Assigned task: The response should consist of the data below, copied exactly, with no pictures in it.

[Stored data entries]

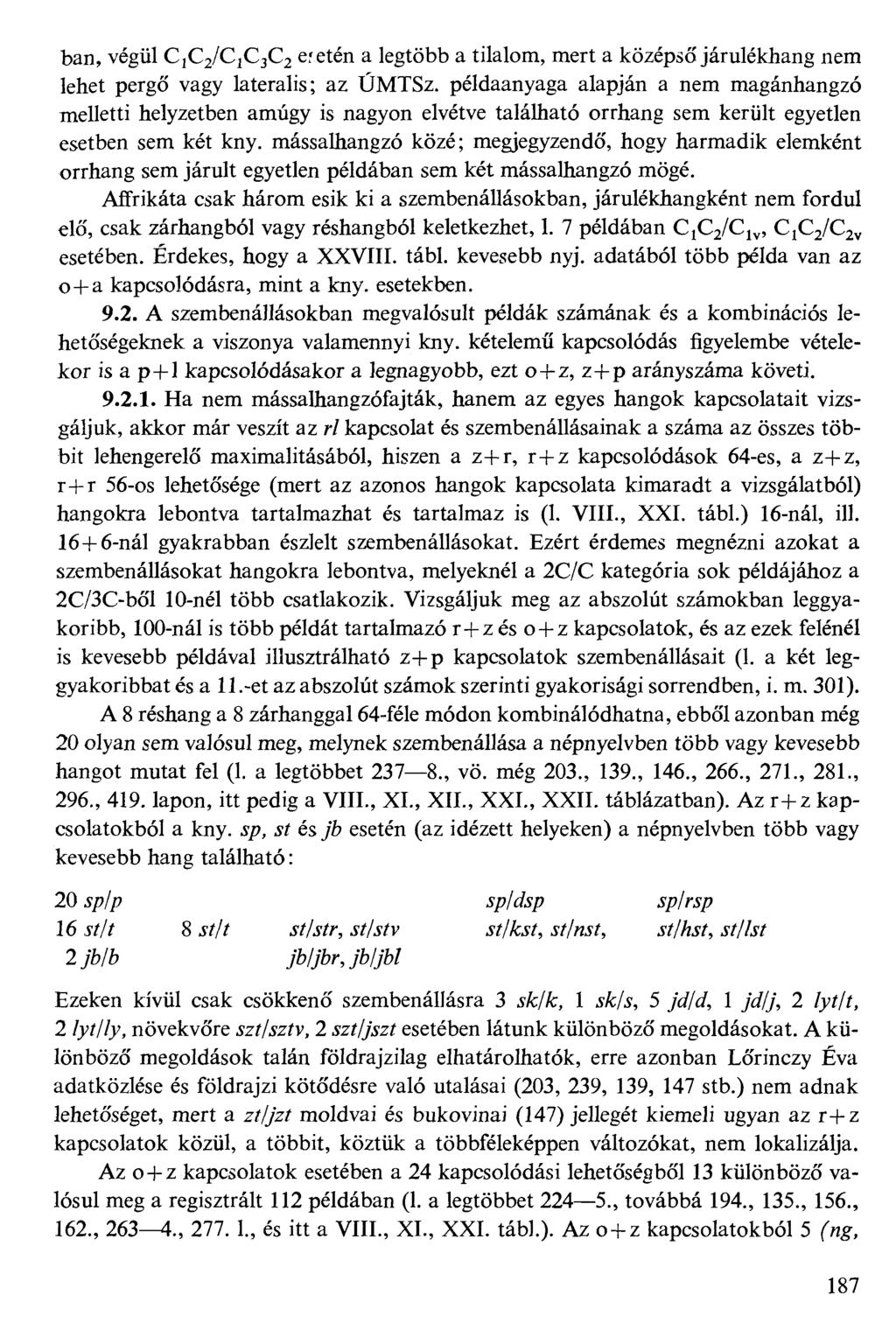 ban, végül C1C2/C1C3C2 eretén a legtöbb a tilalom, mert a középső járulékhang nem lehet pergő vagy laterális; az ÚMTSz.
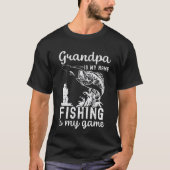 Grandpa is my Name Fishing is my name, Fun Fishing T-Shirt (Vorderseite)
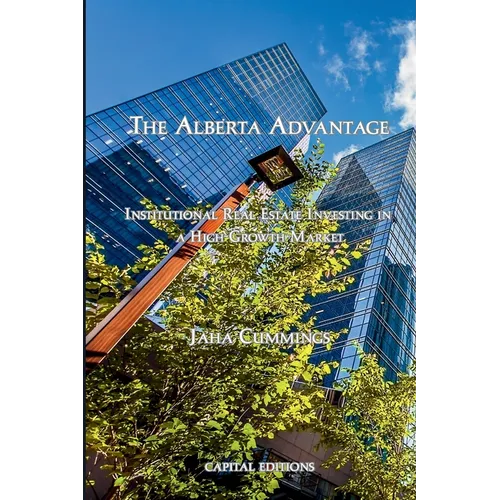 The Alberta Advantage: Institutional Real Estate Investing in a High-Growth Market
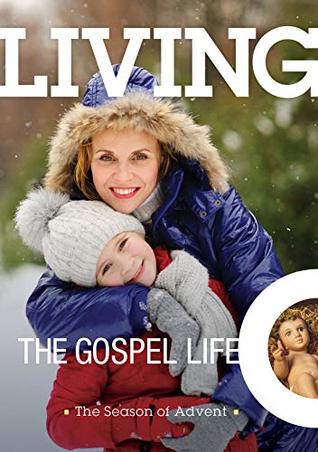 Full Download Living The Gospel Life: The Season of Advent 2018: Daily Devotions for Christians On a Mission - David Mead | ePub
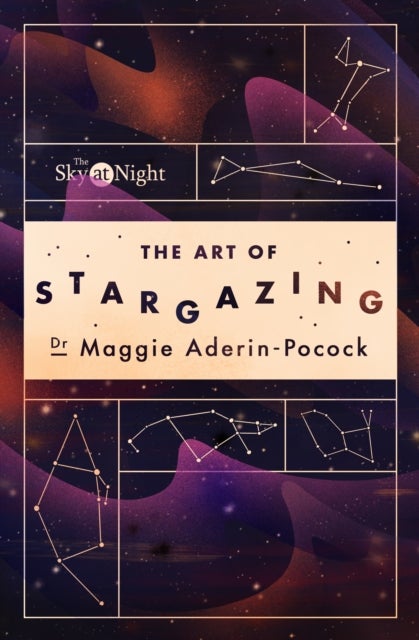 The Sky at Night: The Art of Stargazing - My Essential Guide to Navigating the Night Sky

Expected answer:
 ban, végül C1C2/C1C3C2 eretén a legtöbb a tilalom, mert a középső járulékhang nem lehet pergő vagy laterális; az ÚMTSz.
 Grandpa is my Name Fishing is my name, Fun Fishing T-Shirt (Vorderseite)
 The Alberta Advantage: Institutional Real Estate Investing in a High-Growth Market
 Full Download Living The Gospel Life: The Season of Advent 2018: Daily Devotions for Christians On a Mission - David Mead | ePub
 The Sky at Night: The Art of Stargazing - My Essential Guide to Navigating the Night Sky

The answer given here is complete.